Now please help me welcome our qualifying couple, _______ and _______ , who will share their experience, strength, and hope.
(After the qualification ask the qualifying couple if they want to call on couples or make it a pitch.)
It is now time to open the meeting for sharing. In order to keep the meeting a safe place for all to share, we ask that you keep the focus on yourself and remember not to take your partner’s inventory or to speak for them. If inventory-taking occurs, (insert here what your group conscience has decided).
Seventh Tradition Break
At this time, we will have a treasurer’s break. We have no dues or fees but there are expenses. Please give what you can, but if you can’t, please keep coming back.
Are there any Chapter 9-related announcements?
Sharing will continue until ___________.
(Some meetings reserve the last 10-15 minutes for newcomers to share, for affirming their partners, etc.)
That’s all the time we have for sharing. Let’s thank our speakers and all those who gave service at this meeting.
The opinions expressed here are strictly those of the persons who gave them. Take what you need and leave the rest. The things you’ve heard were spoken in confidence and should be kept confidential. Whatever your problems, there are those among us who have had them too. Talk to each other, reason things out, but let there be no gossip or criticism of one another.
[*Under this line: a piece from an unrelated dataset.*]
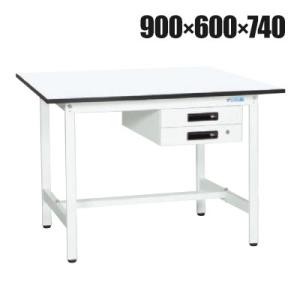 抗菌加工 サカエ 軽量作業台KAタイプ キャビネット付き KA-096BMW 幅900×奥行600×...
Instead, let the understanding, peace, and love of Chapter 9– Couples in Recovery grow in you one day at a time.
We end with the Serenity Prayer, using “we” instead of “I” and “us” instead of “me.”
God grant us the serenity
to accept the things we cannot change,
courage to change the things we can,
and the wisdom to know the difference.
[NOTE TO GROUP: Some Chapter 9 groups include at the above paragraph at the end of the statement that provides a brief explanation about how the group has decided to handle situations when inventory-taking occurs. There are no hard and fast rules for what to do, but below are a few ideas from other Chapter 9 groups that you may want to try. (You can lift these and insert them into the paragraph above where indicated.) Your group may decide to use one of these options, a combination, come up with one of its own, or not include an explanatory paragraph at all, depending on what suits the group’s particular members and format.
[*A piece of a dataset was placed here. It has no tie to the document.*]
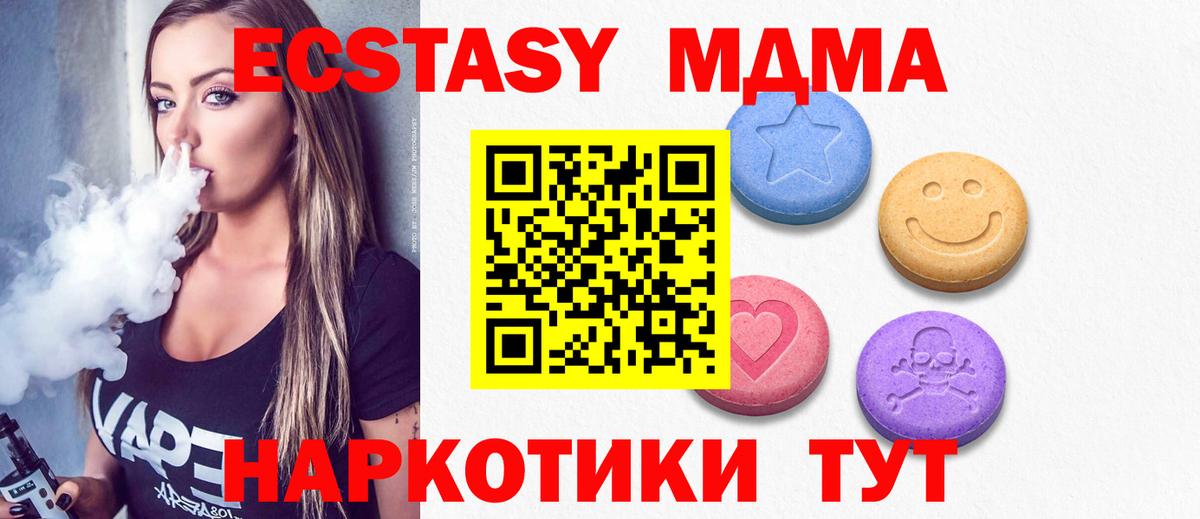 Экстази ешки  Экстази 99%  Советский  Вход с VPN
• A designated member or couple, or any member (depending on your group conscience) may raise a hand as a gentle reminder that we keep the focus on ourselves
• A member of the chair couple may gently interrupt the sharing to remind the group to keep the focus on themselves and not on their partners
• A member of the chair couple may gently interrupt the sharing to re-read the first paragraph of the Inventory-Taking Statement or a statement of the group’s creation, to remind the group to keep the focus on themselves and not on their partners
• A designated member or couple, or any member (depending on your group conscience) may take the couple aside after the meeting to talk more about what inventory-taking is and the consequences it has for the Chapter 9 meeting and for our relationships. They may direct the couple to Chapter 9’s Suggested Guidelines for Communicating pamphlet and gently suggest that they read the section on inventory-taking to learn more about what it is and how it happens
The group can also decide to make inventory-taking a topic for an upcoming meeting. This option helps the entire group focus on inventory-taking and the consequences it has for the Chapter 9 meeting and for our relationships.]